Trade Gothic is a sans serif typeface designed by Jackson Burke. It was a work in progress from 1948 to 1960, by which time Burke had come up with fourteen style and weight combinations, including the very stylish Trade Gothic Extended. Trade Gothic has narrower letterforms than many other sans serif typefaces, allowing more text to be set across a measure, and while it is generally considered to lack unity as a family, it retains popularity because it works so well in combination with roman text fonts. One unusual feature is that, in some digital versions, the default bold weight is more condensed that the regular weight, which is opposite to normal.
Shelley, designed by Matthew Carter in 1972, is named for George Shelley, the English writing master of the early eighteenth century. Shelley is a formal script typeface consisting of a single weight of lowercase letters and three variations of uppercase—Allegro, Andante and Volante. Its decorative curves and graceful flourishes make this typeface suitable for display and decoration rather than large amounts of text. George Shelley was the author and editor of The Penmans Magazine: Author of Natural Writing in all the Hands, with Variety of Ornament (1709) and Alphabets in All the Hands (1715)—titles almost as elaborate as his writing!
Rotis was designed by German designer Otl Aicher in 1988. Rotis is a ‘superfamily’ of typefaces, whose four basic variants are Rotis Serif, Rotis Semi-serif, Rotis Semi-sans and Rotis Sans. Aicher was reputedly ‘frustrated with the conservative mentality of many typographers who were determined to draw a clearly defined line between serif and sans serif typefaces’, and as a result sought to create transitional elements within a super font family that would blend serif and sans serif designs. Hardly surprising, then, that Rotis, named for a hamlet in the town where Aicher lived, was originally named ‘rotis’, because he believed capital letters were a sign of hierarchy and oppression. Rotis has been criticised for being a typeface that, while it has some good letters, lacks cohesion, proving that theory alone does not make for great typography.
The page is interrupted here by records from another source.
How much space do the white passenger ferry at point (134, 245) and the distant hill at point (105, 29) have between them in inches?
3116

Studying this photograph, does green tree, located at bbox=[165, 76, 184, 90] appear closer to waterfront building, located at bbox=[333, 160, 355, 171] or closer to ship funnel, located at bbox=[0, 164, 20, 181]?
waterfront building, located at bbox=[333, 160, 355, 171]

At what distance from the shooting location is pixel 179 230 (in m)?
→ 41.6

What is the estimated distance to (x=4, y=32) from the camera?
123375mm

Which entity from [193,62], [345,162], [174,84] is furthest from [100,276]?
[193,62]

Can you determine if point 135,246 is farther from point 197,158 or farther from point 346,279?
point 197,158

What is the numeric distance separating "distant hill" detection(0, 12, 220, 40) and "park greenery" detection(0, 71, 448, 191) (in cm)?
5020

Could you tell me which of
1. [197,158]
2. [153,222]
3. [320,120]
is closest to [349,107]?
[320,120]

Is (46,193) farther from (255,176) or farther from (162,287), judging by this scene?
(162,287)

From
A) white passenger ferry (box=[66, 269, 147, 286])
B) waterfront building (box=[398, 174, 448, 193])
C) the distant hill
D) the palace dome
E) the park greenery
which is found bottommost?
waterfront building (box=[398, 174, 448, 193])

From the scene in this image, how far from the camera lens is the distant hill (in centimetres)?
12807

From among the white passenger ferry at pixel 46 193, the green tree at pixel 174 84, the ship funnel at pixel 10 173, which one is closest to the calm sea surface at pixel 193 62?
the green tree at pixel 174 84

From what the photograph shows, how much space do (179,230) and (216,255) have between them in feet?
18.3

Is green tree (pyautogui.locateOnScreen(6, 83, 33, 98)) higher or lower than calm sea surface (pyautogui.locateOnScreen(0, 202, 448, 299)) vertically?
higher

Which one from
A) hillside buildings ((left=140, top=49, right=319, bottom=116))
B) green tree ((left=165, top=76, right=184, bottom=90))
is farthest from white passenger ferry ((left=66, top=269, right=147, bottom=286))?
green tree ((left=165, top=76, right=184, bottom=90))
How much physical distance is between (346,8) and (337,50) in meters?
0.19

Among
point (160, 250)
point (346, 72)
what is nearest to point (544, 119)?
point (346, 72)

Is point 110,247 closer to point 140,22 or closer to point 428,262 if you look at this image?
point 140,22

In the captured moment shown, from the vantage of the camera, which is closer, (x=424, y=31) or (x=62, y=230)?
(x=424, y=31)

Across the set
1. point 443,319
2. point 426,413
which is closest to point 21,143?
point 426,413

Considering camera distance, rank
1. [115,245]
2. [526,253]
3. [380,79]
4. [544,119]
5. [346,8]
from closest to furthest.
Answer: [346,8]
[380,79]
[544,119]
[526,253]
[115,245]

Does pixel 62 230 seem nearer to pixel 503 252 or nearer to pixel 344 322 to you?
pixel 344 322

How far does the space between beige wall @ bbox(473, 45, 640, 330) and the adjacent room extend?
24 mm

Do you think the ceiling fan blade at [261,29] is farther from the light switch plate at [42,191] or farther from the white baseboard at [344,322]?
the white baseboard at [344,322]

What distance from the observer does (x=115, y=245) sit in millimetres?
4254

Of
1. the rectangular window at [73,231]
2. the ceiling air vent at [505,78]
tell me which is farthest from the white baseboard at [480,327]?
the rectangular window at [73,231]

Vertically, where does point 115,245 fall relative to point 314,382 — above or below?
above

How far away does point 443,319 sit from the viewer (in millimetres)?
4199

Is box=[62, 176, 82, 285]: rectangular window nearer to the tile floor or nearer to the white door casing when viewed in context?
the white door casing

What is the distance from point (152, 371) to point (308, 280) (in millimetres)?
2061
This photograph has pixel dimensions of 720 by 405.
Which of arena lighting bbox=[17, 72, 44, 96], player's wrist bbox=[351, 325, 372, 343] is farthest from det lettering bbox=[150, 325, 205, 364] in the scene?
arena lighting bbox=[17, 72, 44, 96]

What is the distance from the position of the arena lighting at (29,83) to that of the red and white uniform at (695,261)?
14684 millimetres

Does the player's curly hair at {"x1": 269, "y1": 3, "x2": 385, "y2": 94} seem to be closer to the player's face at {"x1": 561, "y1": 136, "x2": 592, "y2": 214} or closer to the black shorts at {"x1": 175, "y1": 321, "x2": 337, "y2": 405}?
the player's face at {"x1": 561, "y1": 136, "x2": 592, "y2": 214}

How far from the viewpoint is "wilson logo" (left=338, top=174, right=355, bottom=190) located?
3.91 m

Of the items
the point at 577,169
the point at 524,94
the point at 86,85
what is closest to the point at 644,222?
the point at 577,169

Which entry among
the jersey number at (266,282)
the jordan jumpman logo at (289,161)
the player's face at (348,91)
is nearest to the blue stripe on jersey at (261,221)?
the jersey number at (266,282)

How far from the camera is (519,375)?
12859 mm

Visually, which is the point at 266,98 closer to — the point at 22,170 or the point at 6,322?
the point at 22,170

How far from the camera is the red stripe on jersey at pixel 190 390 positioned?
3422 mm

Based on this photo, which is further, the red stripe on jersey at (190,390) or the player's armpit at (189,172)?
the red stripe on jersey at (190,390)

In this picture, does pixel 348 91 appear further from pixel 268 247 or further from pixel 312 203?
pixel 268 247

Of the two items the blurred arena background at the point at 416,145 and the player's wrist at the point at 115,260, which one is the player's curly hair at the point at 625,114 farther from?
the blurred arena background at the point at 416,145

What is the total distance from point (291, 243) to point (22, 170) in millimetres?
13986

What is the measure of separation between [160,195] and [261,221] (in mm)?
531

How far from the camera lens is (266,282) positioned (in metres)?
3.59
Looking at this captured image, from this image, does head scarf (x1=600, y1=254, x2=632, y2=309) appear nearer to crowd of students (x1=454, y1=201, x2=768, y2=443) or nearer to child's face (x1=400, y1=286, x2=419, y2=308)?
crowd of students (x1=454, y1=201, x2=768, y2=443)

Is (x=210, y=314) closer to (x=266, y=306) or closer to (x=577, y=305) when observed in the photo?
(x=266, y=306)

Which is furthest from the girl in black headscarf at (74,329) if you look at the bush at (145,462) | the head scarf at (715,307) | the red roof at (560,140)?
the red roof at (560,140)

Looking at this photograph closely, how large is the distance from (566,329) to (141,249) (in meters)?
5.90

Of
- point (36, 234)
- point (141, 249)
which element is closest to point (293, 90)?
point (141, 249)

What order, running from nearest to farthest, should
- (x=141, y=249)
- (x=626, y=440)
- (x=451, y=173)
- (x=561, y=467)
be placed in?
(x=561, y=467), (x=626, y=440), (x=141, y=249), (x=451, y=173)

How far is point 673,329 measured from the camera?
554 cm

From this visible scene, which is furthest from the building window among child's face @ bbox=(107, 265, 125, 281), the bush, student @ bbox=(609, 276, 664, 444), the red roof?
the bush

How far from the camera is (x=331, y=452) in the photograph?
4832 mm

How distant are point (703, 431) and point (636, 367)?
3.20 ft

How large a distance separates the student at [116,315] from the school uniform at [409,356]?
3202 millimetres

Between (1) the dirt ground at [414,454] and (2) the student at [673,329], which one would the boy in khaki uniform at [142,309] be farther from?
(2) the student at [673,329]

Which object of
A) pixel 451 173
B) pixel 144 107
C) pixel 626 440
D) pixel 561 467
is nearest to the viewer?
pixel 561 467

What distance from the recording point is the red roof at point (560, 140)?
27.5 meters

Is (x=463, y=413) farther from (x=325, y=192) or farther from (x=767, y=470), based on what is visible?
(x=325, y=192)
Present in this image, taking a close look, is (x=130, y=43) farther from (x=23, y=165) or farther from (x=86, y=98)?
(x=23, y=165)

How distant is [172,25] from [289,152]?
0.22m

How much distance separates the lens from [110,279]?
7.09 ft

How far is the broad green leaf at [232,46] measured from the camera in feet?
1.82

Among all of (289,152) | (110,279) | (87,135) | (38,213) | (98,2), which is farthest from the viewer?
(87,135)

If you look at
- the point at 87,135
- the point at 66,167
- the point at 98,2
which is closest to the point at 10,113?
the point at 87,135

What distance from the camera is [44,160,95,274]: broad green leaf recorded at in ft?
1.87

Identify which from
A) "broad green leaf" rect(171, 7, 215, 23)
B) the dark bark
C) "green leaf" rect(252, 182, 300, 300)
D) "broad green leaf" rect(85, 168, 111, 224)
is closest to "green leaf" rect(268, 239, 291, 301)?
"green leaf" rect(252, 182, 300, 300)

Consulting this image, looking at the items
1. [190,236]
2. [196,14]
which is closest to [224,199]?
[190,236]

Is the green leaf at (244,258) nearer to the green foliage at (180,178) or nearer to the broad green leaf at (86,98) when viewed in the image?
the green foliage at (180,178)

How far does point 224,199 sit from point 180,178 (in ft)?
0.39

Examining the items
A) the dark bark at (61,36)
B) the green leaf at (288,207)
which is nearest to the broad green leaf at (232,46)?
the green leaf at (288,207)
Either way, and despite the fact that I haven’t used it for quite some time, I have a soft spot for Rotis because it was the type family of choice for the first books I designed at the first publishing house I worked in.
Quixley was designed by Vince Whitlock in 1991. There doesn’t appear to be much readily available information about either the designer or the typeface, but I found it interesting to read that Whitlock was inspired by an old Zoltan Nagy typeface, although which one in particular was not mentioned. Nagy, a Hungarian type designer, wrote ‘Techniques of Type Design’, produced engravings for postage stamps, and designed Antikva Margaret, his most notable typeface, which won a third place award at an ITC-sponsored competition in 1966. Whitlock had a hand in the design of several other typefaces, including Academy Engraved, Crillee, Lexikos and Equinox.
Poetica was designed by Robert Slimbach in 1992. Slimbach, who joined Adobe in 1987 and is now director of their type design program, is a multi-award-winning type designer whose classically inspired digital typefaces include Adobe Garamond, Adobe Jenson, Minion and Utopia, to name just a few. Poetica was the first Adobe Originals script typeface, and was modelled on Italian Renaissance chancery handwriting scripts. It is notable for its huge array of swash characters, ligatures, ornaments and embellishments (although later designs by Slimbach often feature many more glyphs than the Poetica character sets—up to three thousand!).